We recycle the detritus of demented gift-giving, tend the wounds inflicted by razor-sharp edges of plastic packaging as best we can, and wonder again what it was all about.
Different cultures have all sorts of ways of doing the Christmas thing, but for whatever wonky reasons, December 25 consolidates as an increasingly common international day of formalised goodwill — much as the English language has become an unlikely international lingua franca.
But I liked the reason someone used recently in trying to explain the mix of myth, madness and magic that we call Christmas. It went something like ... "We need an excuse to be nice to one another, at least for a little while."
We've even developed a specialised vocabulary to help get the magic of Christmas over the line. Take the word "merry" — apart from yuletide, seldom used these days except when talking about someone a bit far gone on the turps.
Or take the word "magic" itself, derived from the same source denoting a particular clique of sages known in biblical times as magi.

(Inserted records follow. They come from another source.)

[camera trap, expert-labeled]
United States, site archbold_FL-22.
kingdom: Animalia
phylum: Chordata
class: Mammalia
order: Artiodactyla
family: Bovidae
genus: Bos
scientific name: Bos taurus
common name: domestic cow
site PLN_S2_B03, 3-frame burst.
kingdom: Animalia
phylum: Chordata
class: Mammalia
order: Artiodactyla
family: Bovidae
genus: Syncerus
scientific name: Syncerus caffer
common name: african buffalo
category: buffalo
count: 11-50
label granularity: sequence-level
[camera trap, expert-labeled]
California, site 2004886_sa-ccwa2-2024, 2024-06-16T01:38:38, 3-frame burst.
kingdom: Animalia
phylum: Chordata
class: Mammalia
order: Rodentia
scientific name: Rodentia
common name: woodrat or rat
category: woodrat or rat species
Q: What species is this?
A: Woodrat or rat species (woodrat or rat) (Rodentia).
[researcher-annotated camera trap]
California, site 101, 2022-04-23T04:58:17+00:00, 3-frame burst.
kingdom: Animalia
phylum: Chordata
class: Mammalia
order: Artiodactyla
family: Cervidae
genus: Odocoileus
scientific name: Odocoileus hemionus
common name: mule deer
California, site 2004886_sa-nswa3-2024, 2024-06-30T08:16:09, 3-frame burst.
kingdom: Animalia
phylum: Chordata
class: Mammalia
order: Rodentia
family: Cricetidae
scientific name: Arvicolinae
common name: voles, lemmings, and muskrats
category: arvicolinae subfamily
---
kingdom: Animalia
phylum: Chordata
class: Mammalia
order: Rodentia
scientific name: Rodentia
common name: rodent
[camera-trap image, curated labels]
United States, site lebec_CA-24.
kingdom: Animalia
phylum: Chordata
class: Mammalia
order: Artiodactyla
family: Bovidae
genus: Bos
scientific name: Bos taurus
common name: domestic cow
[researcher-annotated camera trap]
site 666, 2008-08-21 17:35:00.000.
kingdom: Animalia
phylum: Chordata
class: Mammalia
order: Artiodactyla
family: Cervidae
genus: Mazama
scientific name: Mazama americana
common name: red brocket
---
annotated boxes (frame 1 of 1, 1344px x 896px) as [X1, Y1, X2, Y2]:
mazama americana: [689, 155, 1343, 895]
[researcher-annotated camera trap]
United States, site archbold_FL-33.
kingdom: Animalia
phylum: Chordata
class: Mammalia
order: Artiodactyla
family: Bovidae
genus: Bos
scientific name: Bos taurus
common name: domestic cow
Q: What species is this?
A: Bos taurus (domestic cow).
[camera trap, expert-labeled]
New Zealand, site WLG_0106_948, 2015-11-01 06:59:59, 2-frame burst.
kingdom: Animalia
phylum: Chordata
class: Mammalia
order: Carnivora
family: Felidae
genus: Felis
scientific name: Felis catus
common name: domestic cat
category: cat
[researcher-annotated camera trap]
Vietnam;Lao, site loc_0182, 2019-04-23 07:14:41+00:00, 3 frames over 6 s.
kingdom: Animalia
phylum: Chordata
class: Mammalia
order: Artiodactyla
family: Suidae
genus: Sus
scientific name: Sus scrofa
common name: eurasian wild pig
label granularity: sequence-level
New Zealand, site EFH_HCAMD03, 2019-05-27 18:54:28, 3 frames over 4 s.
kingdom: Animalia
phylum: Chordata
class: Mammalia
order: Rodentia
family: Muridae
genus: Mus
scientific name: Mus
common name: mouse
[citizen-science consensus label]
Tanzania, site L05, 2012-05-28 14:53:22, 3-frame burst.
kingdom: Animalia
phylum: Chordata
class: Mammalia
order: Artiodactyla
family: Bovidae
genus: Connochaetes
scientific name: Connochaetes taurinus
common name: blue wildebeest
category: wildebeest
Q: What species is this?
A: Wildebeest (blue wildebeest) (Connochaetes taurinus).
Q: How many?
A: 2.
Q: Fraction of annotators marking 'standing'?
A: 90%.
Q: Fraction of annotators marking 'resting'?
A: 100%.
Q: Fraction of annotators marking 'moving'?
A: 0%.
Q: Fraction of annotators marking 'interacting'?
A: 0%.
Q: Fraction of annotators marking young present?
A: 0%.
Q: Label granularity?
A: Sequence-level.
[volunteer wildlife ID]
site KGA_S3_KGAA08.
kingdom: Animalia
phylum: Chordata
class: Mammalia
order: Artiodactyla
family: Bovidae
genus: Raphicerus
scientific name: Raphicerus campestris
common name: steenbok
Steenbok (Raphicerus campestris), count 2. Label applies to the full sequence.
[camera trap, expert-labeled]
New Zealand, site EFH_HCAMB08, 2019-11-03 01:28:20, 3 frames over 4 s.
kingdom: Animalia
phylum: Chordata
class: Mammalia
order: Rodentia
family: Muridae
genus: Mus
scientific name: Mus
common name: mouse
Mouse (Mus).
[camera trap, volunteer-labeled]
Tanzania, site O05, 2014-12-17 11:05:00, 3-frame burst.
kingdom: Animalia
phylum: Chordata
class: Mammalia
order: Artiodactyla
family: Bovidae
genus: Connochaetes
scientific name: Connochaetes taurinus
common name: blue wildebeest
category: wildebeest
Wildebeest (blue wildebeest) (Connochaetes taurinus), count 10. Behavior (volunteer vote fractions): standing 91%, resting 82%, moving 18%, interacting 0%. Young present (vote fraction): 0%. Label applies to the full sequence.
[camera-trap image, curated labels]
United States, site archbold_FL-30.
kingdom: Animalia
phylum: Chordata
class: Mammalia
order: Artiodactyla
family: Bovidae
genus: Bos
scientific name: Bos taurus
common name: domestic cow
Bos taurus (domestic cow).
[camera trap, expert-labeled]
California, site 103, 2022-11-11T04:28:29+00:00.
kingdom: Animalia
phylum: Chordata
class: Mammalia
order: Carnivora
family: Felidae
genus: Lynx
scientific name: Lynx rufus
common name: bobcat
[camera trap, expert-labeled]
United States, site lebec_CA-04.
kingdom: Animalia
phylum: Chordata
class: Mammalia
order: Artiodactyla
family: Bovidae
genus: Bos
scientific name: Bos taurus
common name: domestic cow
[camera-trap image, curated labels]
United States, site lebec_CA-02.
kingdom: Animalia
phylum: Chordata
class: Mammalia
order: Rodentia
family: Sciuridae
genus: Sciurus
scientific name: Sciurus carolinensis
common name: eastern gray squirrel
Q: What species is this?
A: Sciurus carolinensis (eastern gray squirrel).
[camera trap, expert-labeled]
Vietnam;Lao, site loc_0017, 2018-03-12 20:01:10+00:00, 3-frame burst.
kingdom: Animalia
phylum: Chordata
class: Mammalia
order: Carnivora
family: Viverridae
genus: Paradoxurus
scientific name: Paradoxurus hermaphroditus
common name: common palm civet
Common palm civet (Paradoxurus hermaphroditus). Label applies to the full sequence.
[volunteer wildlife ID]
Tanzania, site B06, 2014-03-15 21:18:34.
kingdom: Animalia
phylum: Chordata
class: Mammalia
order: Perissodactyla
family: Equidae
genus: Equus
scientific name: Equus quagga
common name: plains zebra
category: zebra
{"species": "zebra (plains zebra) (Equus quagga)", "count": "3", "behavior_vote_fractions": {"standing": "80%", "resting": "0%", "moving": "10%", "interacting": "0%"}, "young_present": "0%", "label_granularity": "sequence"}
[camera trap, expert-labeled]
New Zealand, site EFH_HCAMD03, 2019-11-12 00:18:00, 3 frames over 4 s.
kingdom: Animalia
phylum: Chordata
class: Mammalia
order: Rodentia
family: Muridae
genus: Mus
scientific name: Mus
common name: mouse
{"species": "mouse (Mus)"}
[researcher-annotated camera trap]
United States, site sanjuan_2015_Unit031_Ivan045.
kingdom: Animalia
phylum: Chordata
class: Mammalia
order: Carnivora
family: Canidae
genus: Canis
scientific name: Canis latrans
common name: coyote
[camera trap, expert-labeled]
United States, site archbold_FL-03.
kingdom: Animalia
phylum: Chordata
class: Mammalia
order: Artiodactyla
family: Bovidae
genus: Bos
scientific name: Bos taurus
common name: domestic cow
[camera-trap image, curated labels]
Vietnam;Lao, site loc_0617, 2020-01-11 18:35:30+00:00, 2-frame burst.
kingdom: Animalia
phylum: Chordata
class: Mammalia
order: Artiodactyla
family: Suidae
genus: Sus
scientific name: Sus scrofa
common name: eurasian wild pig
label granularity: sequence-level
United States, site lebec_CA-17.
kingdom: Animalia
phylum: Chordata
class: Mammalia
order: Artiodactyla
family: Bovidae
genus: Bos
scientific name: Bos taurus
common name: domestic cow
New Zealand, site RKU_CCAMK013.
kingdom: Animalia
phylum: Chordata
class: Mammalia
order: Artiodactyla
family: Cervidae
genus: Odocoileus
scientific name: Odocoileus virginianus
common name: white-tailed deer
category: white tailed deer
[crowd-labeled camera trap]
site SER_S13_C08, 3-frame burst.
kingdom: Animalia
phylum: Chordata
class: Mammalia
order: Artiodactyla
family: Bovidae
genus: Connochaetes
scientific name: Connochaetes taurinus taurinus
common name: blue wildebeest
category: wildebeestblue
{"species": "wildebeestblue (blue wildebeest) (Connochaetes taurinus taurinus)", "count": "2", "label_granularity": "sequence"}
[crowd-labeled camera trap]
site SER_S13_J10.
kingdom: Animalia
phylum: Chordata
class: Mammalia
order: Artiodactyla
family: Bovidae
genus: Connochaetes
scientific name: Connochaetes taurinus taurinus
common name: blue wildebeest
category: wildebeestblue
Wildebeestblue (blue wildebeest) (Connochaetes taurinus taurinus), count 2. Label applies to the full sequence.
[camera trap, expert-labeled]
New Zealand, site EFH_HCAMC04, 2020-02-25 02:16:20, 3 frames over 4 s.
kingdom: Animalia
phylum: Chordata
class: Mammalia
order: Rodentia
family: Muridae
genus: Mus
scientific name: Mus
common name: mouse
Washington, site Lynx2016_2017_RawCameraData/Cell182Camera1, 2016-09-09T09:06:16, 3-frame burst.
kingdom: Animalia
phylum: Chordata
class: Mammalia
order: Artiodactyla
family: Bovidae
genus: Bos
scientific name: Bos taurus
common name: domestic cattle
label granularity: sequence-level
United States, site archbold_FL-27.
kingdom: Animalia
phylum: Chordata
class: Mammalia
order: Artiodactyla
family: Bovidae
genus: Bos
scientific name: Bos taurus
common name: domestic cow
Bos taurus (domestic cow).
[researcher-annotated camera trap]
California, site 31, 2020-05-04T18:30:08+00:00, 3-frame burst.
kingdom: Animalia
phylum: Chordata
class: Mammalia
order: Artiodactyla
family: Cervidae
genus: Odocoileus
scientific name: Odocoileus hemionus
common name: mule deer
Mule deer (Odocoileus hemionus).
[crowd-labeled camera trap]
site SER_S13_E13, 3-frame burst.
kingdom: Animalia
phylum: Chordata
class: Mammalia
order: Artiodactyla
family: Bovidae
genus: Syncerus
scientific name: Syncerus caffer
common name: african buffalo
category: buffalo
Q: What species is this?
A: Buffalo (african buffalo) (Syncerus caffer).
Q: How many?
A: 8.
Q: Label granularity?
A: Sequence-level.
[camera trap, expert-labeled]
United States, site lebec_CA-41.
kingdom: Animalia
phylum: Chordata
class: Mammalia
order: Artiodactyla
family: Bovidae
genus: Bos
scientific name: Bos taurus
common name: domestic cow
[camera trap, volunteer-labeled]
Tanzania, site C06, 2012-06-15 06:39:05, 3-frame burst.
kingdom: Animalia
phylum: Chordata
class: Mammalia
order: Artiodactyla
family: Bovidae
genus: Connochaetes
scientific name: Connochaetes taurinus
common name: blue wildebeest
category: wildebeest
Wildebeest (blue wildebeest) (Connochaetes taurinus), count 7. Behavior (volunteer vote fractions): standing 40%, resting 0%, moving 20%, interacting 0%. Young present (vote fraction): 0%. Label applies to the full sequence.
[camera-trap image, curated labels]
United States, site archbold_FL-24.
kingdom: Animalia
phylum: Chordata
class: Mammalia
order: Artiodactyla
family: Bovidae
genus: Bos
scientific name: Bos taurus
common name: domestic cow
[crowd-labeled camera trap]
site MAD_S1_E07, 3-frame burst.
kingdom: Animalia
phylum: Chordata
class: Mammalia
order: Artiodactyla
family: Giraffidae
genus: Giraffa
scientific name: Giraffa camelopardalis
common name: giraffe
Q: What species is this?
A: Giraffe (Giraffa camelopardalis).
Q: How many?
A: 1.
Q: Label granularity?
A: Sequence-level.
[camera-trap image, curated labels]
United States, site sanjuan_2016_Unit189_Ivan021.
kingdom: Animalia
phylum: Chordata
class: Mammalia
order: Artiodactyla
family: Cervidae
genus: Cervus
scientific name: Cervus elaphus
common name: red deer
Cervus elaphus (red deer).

Ancient Babylonians, it seems, were dab hands at not only astronomy but a spot of prestidigitation, too.
However, the Christian culture has added a bit of zizz as all good storytellers do. The Bible nowhere actually mentions just how many Magi followed the star to the manger in Bethlehem (incidentally, many sources from the general region reported the presence for several months of a conspicuous new star — the prolonged death flash of a verifiable supernova explosion at that particular time).
But the story has decided, for convenience's sake, that there were just three wise men — convenient, because this provides a tidy match-up with the number of gifts the delegation was purportedly packing: the iconic gold, myrrh and frankincense.
But given the Bible has undergone several major translations from its original Aramaic, a few nuances — as well as miscellaneous facts and figures — may have also gone astray in the process.
For instance, the original Aramaic version may have designated the legendary camel jockeys not as "wise men" but as "wise guys" — a little semantical distinction that could easily have been smudged in translation and changed the whole tenor of the story.
It wasn't until the second century AD that someone decided that the emissaries were not only three in number, but kings to boot. And it took another four centuries for someone to remember their names ... apparently Caspar, Melchior and Balthasar.
However, the New Testament's Book of Matthew simply mentions an indeterminate number of wise men on a mission from "the east" to worship a newborn King of the Jews.
Equally possibly, then, the wise ones could have just been conventioneers off to a hi-tech expo in Bethlehem to sell franchises for the latest Babylonian Smart Astrolabe featuring new apps. What's more, the astrolabes in question could well have fallen off the back of a camel — the sort of deal tailor-made for a bunch of wise guys able to flog off shonky perfumes on the side.
Advance bookings were problematic back then. They took their chances vis-a-vis accommodation, but maybe ended up having to share a barn with a nice quiet couple and their new bubba, plus animals.
It was the couple's first-born, so to mark the happy occasion the conventioneers had a bit of a whip-around — a spot of gold, a phial of myrrh and a cone of frankincense were the result.
Not a bad little offering, but with what they were saving on hotel bills, you'd think they could have at least shouted the young fella an Xbox for His future edification.